Em 1970, em entrevista à revista peruana Hablemos de Cine, Mario Handler definia a proposta do “cinema de quatro minutos”, recuperada alguns anos depois pelo colombiano Carlos Álvarez em “El tercer cine colombiano”, texto de 1975 que encontrava nessa duração o “tempo-chave” de uma “variante tática de um cinema subdesenvolvido”. Era preciso usar a precariedade de meios a favor de um cinema engajado na transformação. Nos filmes de breque do @tretanotrampo, a duração breve se alia a um mergulho ainda mais radical na precariedade: a aposta na autonomia dos registros elaborados pelos próprios trabalhadores é ao mesmo tempo uma condição do processo pandêmico e a garantia da invenção. É justamente nesse momento de precariedade total que as artes fílmicas descobrem uma possibilidade imprevista.

Tarefa proposta 1: Copie o texto sobre o cinema de quatro minutos tal como está, do começo ao fim.
O texto e as linhas não têm nenhuma relação entre si.

Linhas a processar:
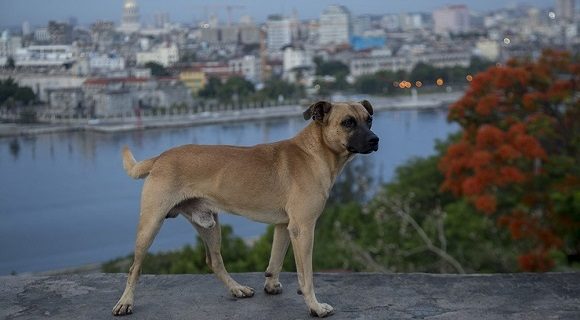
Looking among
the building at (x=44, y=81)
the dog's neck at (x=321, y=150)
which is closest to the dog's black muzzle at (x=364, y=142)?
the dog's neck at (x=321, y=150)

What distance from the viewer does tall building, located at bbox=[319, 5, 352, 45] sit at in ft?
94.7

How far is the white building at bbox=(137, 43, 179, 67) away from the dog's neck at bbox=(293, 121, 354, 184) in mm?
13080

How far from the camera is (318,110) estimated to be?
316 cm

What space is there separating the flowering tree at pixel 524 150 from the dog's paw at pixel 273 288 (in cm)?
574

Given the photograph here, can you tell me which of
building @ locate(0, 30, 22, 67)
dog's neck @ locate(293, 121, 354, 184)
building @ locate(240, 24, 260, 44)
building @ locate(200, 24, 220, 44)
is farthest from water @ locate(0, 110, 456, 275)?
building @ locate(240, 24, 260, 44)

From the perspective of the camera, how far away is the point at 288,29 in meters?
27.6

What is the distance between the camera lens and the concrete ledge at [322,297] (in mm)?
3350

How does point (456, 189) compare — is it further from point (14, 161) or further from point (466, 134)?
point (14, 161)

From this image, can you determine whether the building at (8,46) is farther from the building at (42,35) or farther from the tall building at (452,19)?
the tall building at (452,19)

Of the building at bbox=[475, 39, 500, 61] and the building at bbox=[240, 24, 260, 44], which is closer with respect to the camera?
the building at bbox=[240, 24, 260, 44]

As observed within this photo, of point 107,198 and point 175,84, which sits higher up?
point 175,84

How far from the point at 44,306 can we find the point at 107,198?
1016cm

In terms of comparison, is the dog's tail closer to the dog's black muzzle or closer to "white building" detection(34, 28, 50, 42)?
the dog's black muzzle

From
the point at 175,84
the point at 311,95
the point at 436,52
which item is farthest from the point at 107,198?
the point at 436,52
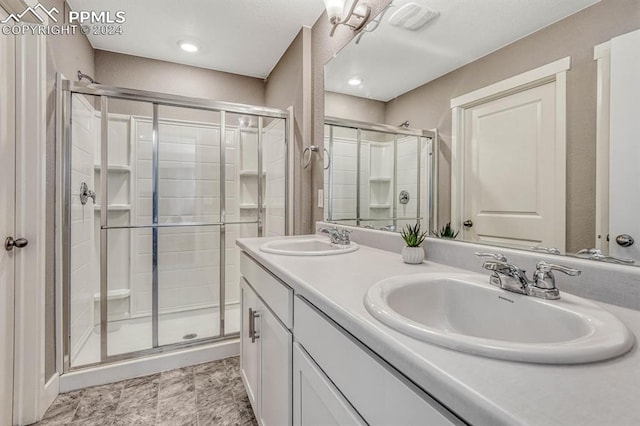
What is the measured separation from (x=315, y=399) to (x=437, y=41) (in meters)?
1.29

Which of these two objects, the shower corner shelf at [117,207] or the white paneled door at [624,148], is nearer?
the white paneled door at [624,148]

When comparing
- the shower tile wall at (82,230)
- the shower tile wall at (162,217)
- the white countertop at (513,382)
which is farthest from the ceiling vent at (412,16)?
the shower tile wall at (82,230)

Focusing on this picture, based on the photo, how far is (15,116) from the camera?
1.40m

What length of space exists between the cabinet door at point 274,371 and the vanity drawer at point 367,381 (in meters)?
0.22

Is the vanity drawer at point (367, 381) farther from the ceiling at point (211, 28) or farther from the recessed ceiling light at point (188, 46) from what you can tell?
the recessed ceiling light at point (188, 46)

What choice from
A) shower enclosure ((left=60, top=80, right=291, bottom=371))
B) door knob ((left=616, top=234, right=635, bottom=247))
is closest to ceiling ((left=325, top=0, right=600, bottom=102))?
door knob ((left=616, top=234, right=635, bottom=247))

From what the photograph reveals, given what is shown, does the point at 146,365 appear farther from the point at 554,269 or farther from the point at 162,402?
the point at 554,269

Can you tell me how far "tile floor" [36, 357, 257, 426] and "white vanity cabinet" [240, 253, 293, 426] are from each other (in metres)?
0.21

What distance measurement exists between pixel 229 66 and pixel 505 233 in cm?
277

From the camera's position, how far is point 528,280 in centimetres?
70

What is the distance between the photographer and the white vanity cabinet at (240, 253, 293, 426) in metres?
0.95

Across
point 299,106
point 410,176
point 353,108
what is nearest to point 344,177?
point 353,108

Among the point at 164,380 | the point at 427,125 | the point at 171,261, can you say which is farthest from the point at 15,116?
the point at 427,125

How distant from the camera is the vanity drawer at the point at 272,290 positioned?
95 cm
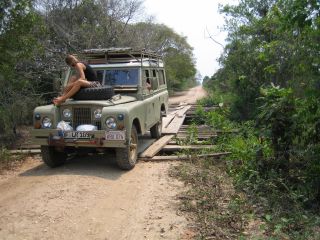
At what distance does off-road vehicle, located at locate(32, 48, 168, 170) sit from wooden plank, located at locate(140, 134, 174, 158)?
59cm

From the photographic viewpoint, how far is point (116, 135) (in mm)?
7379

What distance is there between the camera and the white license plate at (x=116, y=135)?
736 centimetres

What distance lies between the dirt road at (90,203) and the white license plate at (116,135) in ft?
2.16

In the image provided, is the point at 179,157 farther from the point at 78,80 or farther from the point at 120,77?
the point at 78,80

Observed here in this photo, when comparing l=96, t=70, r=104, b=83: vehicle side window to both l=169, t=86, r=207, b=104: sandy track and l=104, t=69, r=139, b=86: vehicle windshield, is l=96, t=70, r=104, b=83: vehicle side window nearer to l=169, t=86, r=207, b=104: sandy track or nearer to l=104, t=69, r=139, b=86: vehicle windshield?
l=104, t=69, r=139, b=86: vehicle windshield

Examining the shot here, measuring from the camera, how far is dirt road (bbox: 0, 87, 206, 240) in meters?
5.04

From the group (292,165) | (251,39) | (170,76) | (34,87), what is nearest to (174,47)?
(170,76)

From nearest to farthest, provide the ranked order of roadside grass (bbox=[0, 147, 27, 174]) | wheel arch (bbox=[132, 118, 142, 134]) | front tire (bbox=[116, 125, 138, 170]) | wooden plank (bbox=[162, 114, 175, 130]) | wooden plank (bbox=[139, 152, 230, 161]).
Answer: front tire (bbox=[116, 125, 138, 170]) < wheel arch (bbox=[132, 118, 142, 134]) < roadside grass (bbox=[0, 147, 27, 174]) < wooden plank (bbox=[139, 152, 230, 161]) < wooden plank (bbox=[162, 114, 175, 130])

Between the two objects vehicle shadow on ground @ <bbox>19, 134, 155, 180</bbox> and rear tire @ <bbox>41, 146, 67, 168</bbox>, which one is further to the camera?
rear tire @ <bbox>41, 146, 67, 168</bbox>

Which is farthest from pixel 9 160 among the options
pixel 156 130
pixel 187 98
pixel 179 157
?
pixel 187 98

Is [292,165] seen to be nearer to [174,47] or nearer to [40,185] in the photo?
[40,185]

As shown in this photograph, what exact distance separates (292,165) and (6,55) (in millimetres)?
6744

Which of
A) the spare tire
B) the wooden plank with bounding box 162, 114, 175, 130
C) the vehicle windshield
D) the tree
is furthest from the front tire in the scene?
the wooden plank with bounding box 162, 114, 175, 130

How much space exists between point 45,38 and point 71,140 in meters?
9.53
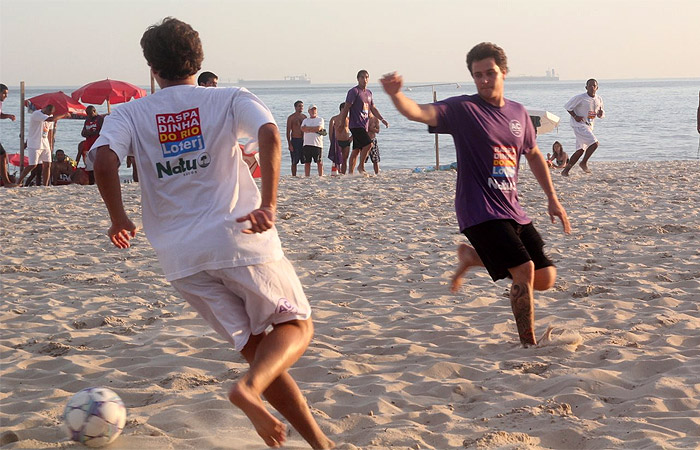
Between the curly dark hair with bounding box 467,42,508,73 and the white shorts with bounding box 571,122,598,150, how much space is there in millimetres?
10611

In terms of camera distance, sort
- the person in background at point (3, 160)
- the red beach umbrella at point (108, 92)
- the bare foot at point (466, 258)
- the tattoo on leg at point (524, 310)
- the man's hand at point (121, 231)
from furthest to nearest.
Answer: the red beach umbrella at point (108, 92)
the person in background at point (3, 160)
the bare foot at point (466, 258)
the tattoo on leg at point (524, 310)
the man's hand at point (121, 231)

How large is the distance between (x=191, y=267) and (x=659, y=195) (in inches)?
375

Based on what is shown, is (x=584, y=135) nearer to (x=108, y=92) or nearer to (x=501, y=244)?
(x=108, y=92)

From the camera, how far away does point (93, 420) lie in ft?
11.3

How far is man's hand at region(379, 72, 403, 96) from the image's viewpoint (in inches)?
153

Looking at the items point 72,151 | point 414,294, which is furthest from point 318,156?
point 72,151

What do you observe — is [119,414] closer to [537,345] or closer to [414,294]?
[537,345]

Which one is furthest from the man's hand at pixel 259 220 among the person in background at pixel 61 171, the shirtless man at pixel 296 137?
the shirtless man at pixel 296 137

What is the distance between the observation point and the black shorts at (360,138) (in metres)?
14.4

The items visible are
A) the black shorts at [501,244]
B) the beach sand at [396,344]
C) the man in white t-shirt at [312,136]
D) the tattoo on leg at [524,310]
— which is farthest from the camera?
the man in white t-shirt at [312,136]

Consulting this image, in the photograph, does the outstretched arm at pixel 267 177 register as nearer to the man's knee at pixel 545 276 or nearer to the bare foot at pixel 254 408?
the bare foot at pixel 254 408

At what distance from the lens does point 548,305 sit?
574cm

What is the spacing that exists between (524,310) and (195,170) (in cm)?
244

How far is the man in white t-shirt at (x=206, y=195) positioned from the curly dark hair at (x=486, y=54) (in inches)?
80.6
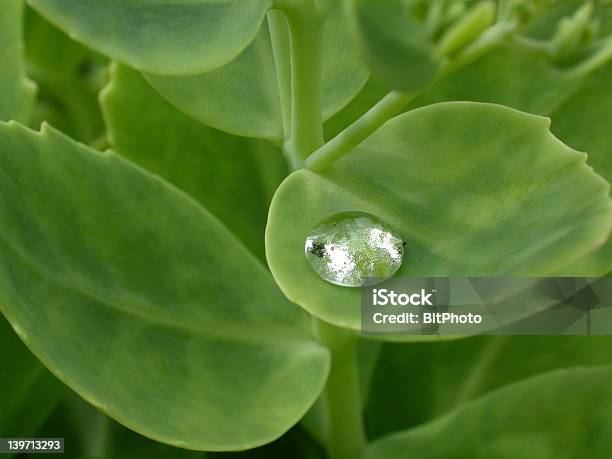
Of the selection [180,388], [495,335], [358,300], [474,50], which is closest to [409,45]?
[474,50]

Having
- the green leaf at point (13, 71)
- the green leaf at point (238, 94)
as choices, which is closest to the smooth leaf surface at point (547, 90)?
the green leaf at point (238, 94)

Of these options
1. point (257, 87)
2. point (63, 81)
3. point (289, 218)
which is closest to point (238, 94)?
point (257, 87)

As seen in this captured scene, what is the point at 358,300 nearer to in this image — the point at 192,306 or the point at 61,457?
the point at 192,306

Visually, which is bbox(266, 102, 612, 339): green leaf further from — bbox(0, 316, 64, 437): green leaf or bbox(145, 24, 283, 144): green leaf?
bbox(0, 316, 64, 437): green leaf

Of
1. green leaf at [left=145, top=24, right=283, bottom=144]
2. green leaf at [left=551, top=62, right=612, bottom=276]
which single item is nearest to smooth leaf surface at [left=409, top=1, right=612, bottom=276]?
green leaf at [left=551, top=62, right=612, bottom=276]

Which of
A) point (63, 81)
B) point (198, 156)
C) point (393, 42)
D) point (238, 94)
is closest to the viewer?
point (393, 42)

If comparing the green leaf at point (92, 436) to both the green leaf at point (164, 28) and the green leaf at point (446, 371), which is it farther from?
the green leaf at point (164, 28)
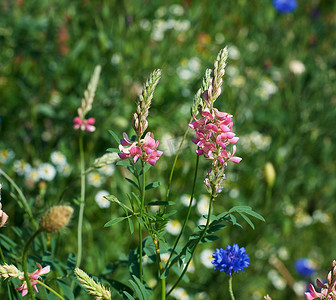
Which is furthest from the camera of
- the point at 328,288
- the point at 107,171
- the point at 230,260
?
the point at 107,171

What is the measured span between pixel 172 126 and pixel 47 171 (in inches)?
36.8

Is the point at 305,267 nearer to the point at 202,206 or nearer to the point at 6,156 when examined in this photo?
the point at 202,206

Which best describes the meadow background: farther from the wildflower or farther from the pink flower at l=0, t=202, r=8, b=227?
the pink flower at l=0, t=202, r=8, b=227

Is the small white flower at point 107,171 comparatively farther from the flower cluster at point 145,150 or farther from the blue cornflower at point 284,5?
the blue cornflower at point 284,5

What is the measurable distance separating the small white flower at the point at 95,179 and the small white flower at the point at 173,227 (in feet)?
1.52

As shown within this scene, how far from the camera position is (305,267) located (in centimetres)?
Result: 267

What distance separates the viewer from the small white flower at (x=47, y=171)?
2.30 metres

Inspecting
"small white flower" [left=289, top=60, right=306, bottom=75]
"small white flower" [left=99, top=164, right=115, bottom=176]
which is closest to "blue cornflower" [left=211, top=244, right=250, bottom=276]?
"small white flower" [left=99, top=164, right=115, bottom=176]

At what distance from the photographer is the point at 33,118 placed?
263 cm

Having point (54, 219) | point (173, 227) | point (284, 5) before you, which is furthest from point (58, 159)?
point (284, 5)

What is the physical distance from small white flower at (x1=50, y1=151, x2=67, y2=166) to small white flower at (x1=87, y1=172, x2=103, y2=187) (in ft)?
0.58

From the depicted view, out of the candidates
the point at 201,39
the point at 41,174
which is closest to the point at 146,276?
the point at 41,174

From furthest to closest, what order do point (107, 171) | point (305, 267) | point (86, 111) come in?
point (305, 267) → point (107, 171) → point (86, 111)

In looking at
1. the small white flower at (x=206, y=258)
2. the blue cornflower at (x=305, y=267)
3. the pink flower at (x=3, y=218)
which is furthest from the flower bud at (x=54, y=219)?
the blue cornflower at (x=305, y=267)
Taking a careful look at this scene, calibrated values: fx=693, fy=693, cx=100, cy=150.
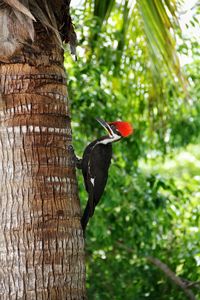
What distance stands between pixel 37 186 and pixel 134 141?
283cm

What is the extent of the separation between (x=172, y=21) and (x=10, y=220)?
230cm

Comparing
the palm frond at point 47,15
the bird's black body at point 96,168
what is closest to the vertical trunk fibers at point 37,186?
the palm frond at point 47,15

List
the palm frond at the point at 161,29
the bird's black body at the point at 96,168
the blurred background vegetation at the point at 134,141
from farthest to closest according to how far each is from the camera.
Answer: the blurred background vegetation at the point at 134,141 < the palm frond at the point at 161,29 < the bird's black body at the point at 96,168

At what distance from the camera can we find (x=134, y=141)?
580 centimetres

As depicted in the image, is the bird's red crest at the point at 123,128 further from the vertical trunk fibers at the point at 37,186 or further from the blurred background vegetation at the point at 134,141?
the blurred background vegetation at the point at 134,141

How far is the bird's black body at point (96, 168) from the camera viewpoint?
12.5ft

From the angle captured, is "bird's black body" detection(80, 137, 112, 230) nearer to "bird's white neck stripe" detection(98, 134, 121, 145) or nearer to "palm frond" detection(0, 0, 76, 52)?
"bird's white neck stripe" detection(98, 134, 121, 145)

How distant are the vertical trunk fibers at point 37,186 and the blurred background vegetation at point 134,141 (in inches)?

Tarefa proposta 2: Nas linhas a processar, repita sem alterações o trecho que vai da linha que contém "What is the extent" até a linha que contém "Answer: the blurred", incluindo as duas, e nada além disso.

Resposta completa 1:
Em 1970, em entrevista à revista peruana Hablemos de Cine, Mario Handler definia a proposta do “cinema de quatro minutos”, recuperada alguns anos depois pelo colombiano Carlos Álvarez em “El tercer cine colombiano”, texto de 1975 que encontrava nessa duração o “tempo-chave” de uma “variante tática de um cinema subdesenvolvido”. Era preciso usar a precariedade de meios a favor de um cinema engajado na transformação. Nos filmes de breque do @tretanotrampo, a duração breve se alia a um mergulho ainda mais radical na precariedade: a aposta na autonomia dos registros elaborados pelos próprios trabalhadores é ao mesmo tempo uma condição do processo pandêmico e a garantia da invenção. É justamente nesse momento de precariedade total que as artes fílmicas descobrem uma possibilidade imprevista.

Resposta completa 2:
What is the extent of the separation between (x=172, y=21) and (x=10, y=220)?
230cm

Comparing
the palm frond at point 47,15
the bird's black body at point 96,168
what is closest to the vertical trunk fibers at point 37,186?
the palm frond at point 47,15

List
the palm frond at the point at 161,29
the bird's black body at the point at 96,168
the blurred background vegetation at the point at 134,141
from farthest to closest according to how far each is from the camera.
Answer: the blurred background vegetation at the point at 134,141 < the palm frond at the point at 161,29 < the bird's black body at the point at 96,168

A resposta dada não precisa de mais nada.